## The task
Copy out each line of the listing below in which the string "FUEL" occurs.
Top of Task input
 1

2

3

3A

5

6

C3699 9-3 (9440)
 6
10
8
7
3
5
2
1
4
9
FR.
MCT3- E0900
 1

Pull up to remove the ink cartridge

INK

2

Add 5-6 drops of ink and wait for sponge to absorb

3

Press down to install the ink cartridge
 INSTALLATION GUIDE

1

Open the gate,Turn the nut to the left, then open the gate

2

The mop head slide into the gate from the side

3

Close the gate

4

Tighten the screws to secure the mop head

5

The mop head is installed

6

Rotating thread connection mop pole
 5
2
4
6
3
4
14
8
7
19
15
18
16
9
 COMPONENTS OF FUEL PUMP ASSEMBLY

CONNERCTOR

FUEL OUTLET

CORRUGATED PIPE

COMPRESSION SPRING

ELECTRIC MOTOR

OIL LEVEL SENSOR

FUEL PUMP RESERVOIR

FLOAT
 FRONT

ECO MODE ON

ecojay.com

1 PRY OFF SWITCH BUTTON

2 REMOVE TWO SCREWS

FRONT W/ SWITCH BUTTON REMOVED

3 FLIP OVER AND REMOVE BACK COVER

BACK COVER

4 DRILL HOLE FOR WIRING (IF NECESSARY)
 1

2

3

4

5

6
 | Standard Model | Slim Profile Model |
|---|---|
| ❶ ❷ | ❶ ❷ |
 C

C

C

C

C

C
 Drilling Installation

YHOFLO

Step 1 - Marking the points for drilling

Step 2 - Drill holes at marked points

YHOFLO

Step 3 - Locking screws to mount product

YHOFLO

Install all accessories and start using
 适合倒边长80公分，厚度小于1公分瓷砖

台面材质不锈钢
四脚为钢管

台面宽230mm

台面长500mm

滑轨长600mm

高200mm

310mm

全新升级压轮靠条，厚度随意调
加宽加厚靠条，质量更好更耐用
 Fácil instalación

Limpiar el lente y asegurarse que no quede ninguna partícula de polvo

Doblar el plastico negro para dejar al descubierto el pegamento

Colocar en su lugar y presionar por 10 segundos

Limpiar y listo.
Bottom of Task input
## Solution for this problem
 COMPONENTS OF FUEL PUMP ASSEMBLY
FUEL OUTLET
FUEL PUMP RESERVOIR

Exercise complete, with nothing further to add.